Back in Minneapolis, Ramsey gets into an argument with Kristin and Scott when she reveals Lumpy's biggest secret, that he had a heart defect and knew he was dying. After fighting, Ramsey walks out. The next day at the funeral Ramsey delivers a powerful eulogy, replete with information about Lumpy that no one knew but her. Afterwards, she admits to Scott that she is not pregnant and that Lumpy was a true gentleman who was never intimate with her. Lumpy's mom gives Ramsey an envelope with some money in it that he left for her, and tells her there's more in a safe deposit box and that Lumpy meant for her to pay for her college with it. Ramsey sees the priest's boyfriend from earlier at the funeral and realizes it's Scott's boss Rick. She takes him aside and talks to him, leading to Scott getting his job back.

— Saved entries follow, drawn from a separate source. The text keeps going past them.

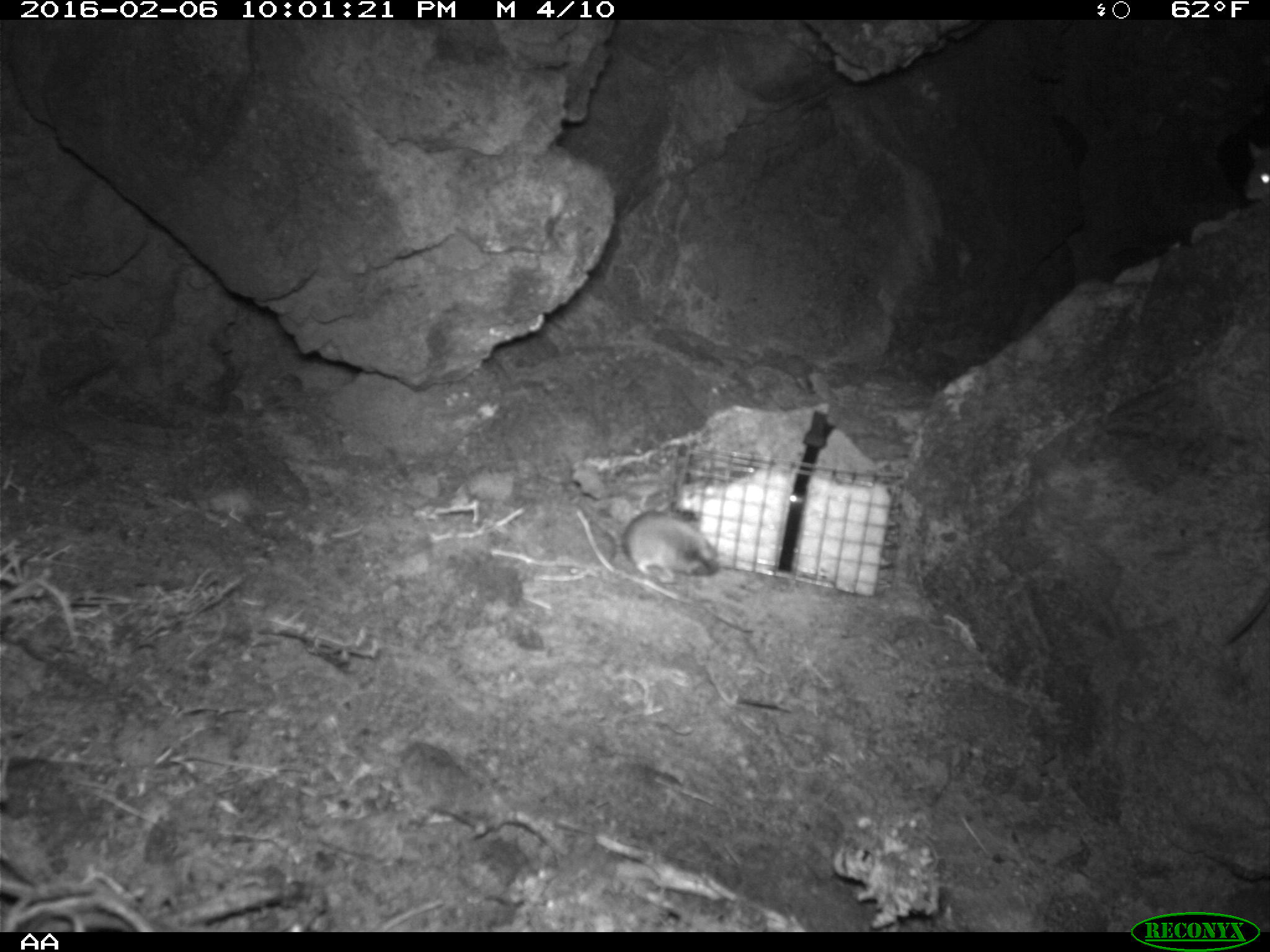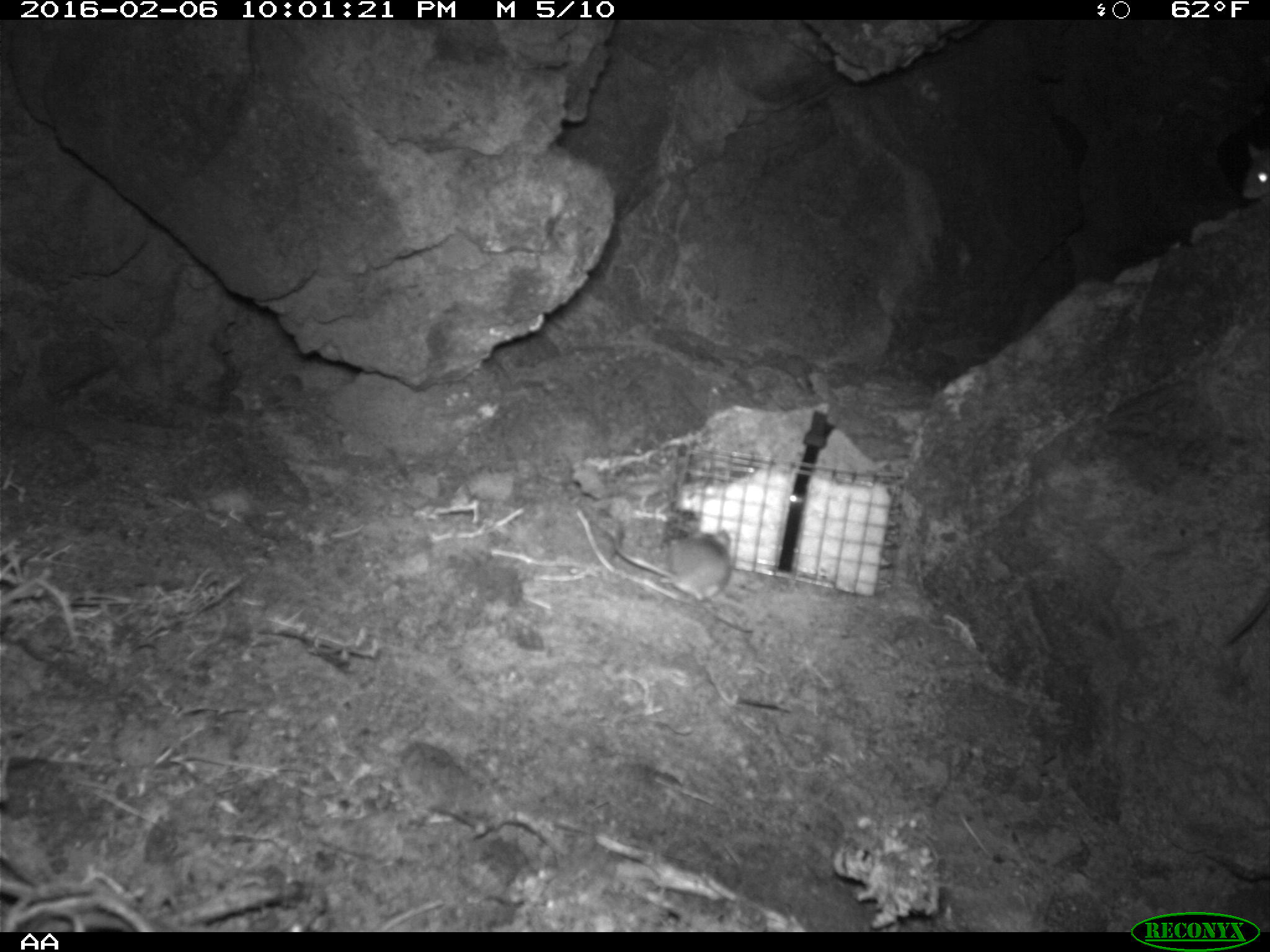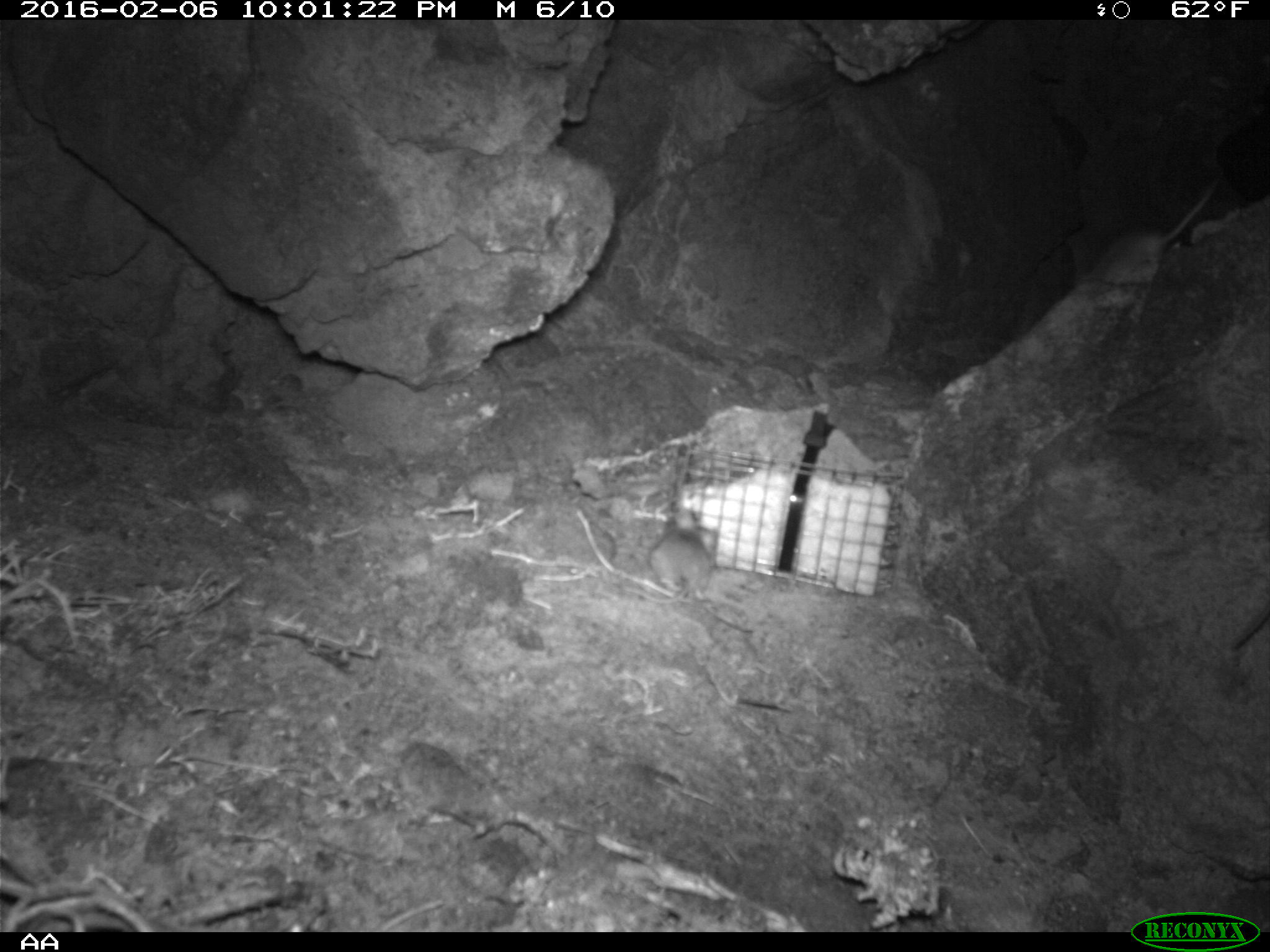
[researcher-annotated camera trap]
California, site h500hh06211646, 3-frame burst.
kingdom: Animalia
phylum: Chordata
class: Mammalia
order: Rodentia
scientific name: Rodentia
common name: rodent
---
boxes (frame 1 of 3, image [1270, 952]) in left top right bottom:
rodent: 621 509 722 583; 1242 141 1269 205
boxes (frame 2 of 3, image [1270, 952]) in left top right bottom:
rodent: 665 529 753 633; 1224 588 1269 644; 1241 143 1269 199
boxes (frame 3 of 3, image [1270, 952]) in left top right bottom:
rodent: 649 514 752 633; 1104 192 1210 255; 1230 602 1269 648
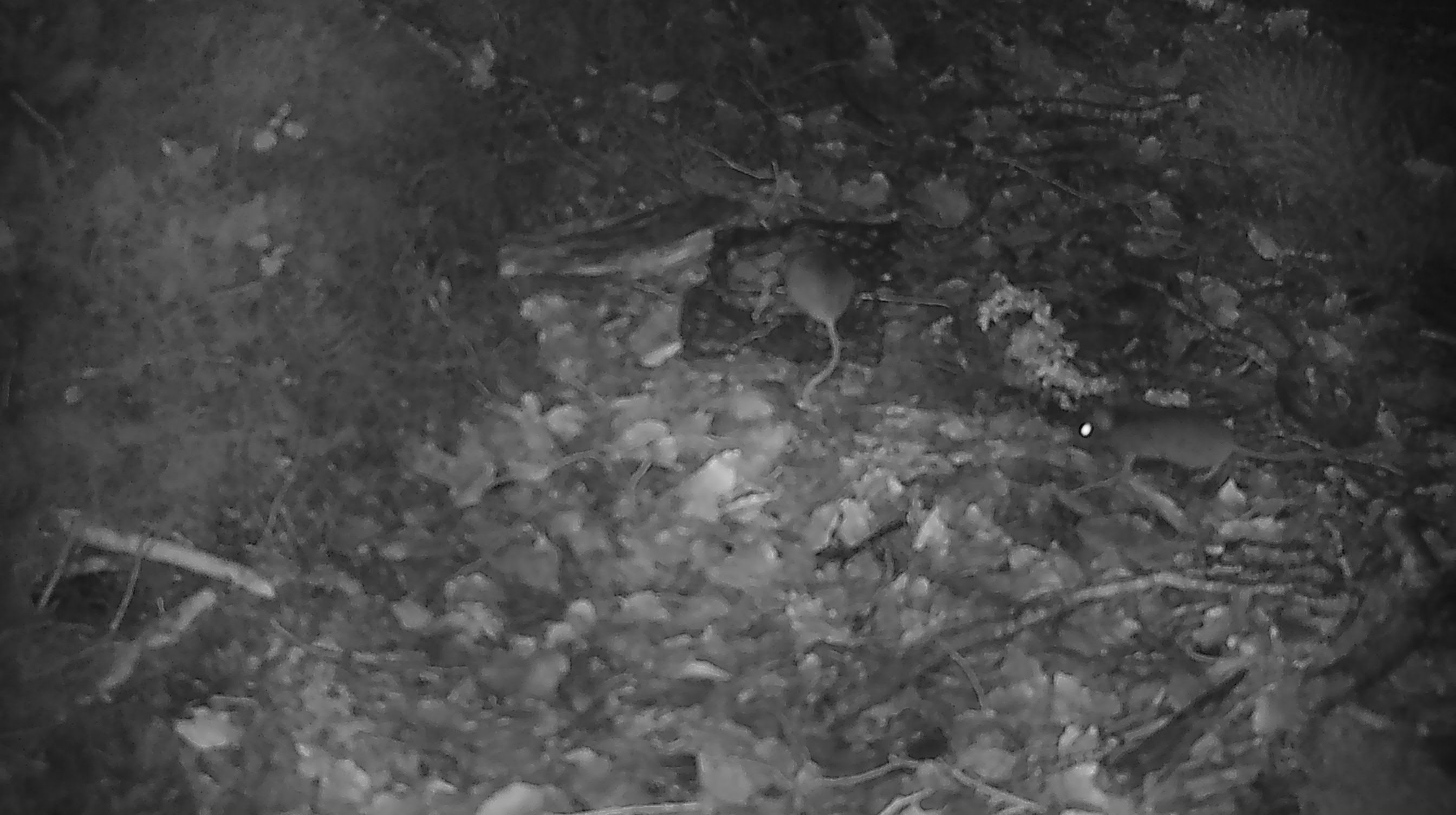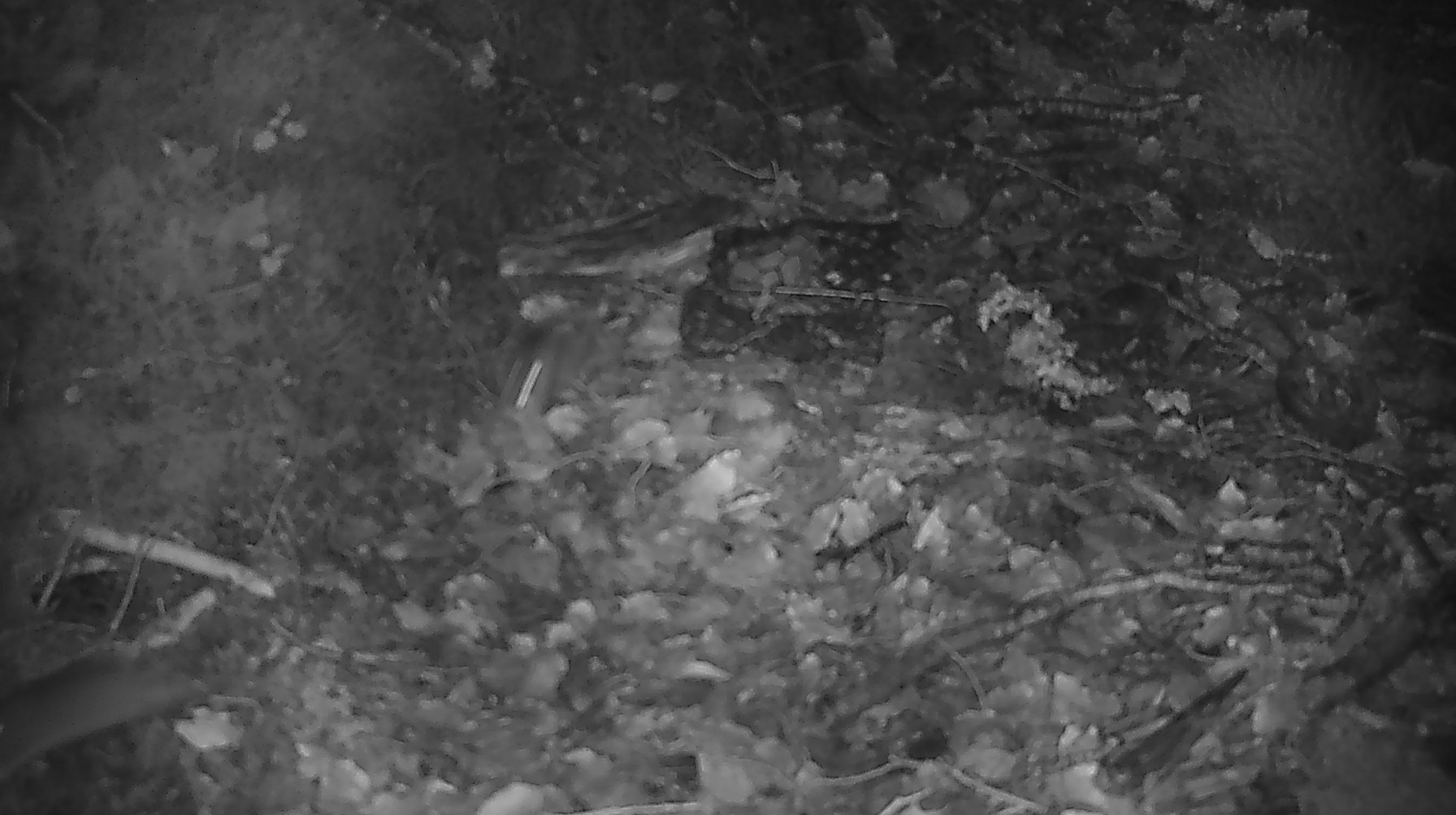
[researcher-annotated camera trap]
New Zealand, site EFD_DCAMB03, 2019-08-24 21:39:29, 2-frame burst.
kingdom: Animalia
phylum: Chordata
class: Mammalia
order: Rodentia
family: Muridae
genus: Mus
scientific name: Mus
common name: mouse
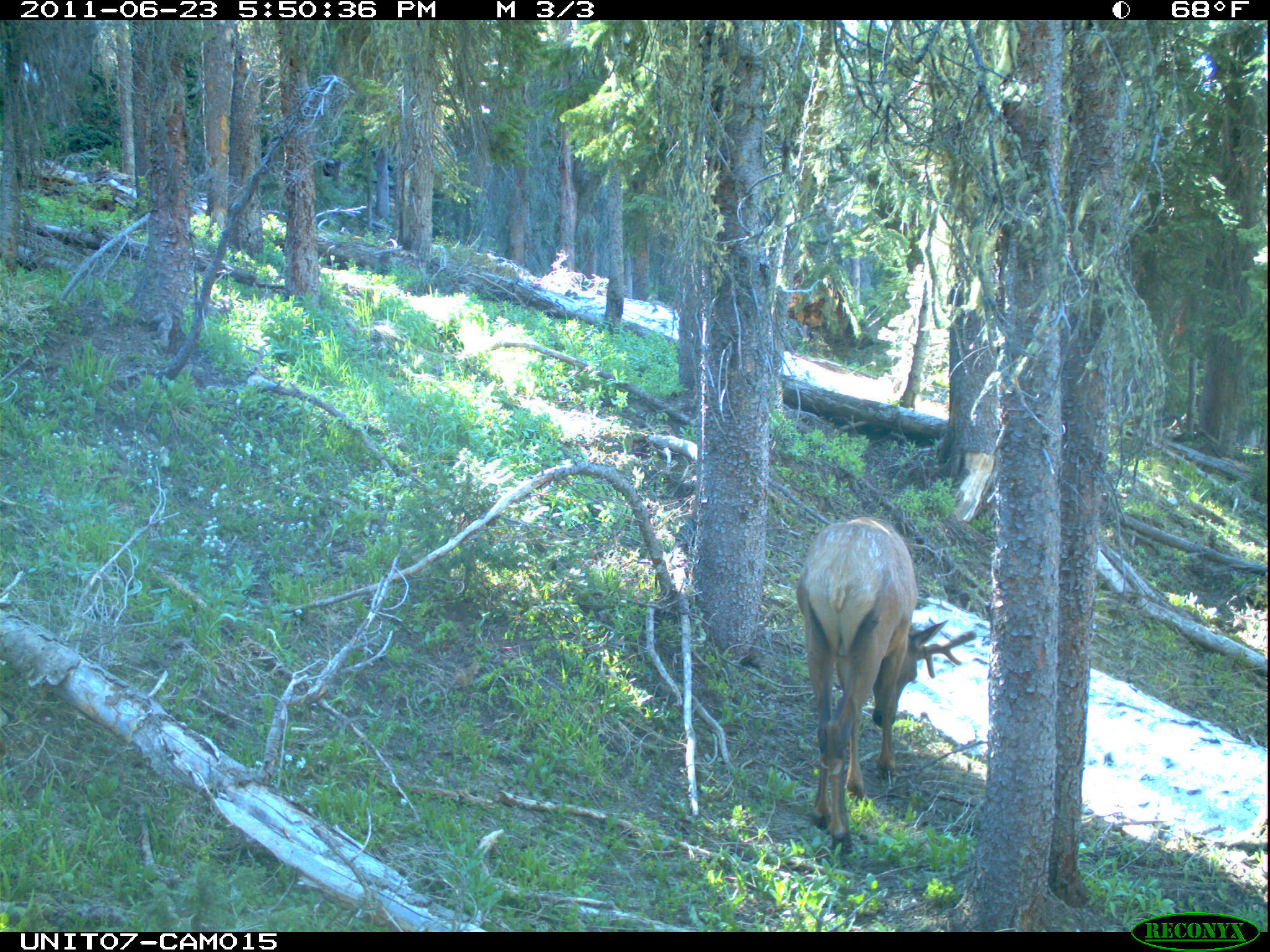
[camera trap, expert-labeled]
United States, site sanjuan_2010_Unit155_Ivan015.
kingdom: Animalia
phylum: Chordata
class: Mammalia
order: Artiodactyla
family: Cervidae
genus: Cervus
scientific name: Cervus elaphus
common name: red deer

The next day, Ramsey prepares to catch a bus home when Scott reveals that her mom called. Her mom left her boyfriend and was moving, and gave Ramsey permission to live with Scott and Kristin until she gets on her feet. Scott asks what Ramsey told his boss to get his job back, and she coyly responds that he probably doesn't want to know. The film ends with them all preparing to go out for dinner.

==Cast==
- Justin Long as Scott
- Jess Weixler as Kristin
- Tyler Labine as Lumpy
- Addison Timlin as Ramsey
- Shelley Long as Gail
- Frances O'Connor as Jaime Anderson
- Evan Jones as Winston
- Michael Landes as Priest
- Peter Syversten as Roger
- James Detmar as Uncle Willis
- Jane Hammill as Aunt Helen
- Claudia Wilkens as Lumpy's Mom
- Sasha Andreev as Rick
- Sara Marsh as Bridesmaid
- Corey Anderson as Cousin Neil

==Reception==
On Rotten Tomatoes, the film has an approval rating of 31% based on reviews from 13 critics. On Metacritic, the film has a score of 36 out of 100, based on reviews from 4 critics, indicating "generally unfavorable" reviews.